Russian authorities have ordered the release of 100 captive orca and beluga whales after a petition, shared by Leonardo DiCaprio, gained over 900,000 signatures to free the endangered animals. Last year, pictures of gorgeous whales held in cramped captivity garnered outrage but little had been done to secure their release until now. The Kremlin said five baby walrus, 11 orcas and 90 baby belugas were kept in cruel conditions by owners who planned to sell them to Chinese aquariums. While Russia’s federal security service, the FSB, stepped in and brought charges against four companies that broke fishing laws, the majestic mammals were still placed in a “whale prison,” as the authorities worked out the proper protocol for their release.

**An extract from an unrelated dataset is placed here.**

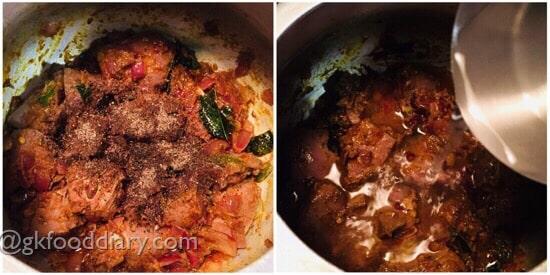 Mutton Liver Masala Recipe Step 4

On February 26, Leonardo DiCaprio brought this issue to the forefront as he tweeted a petition to his 19 million followers, asking them to sign for the immediate release of the whales. “Please sign this petition and join me in speaking out against the inhumane capture of orcas and belugas in Russia,” he asked, sharing a Change.org link, that continues to gain signatures. “This is the largest number of sea creatures to ever be held in small temporary enclosures. Some of them have been there since July,” the petition reads. “These Orca’s need to be released into their natural habitat. The belugas need to be transferred to responsible people that will feed them, rehabilitate them and release them into their natural habitat when they are ready.”

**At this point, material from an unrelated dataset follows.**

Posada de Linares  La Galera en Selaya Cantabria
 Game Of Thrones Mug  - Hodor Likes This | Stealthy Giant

Russia’s president Vladmir Putin had told his environmental and agricultural ministers to “determine the fate” of the marine mammals by Friday, March 1, before Leo’s tweet, but it appears the actor’s involvement was the final push the authorities needed to actually get the whales released. It’s quite obvious that Leonardo DiCaprio is a respected figure in Russia, as Putin paused his own speech in the middle of a 2010 summit in St. Petersburg to praise Leo’s commitment to the environment. “A person with less stable nerves could have decided against coming, could have read it as a sign—that it was not worth going,” he said, before referring to the actor as a muzhik, which means “a real man.”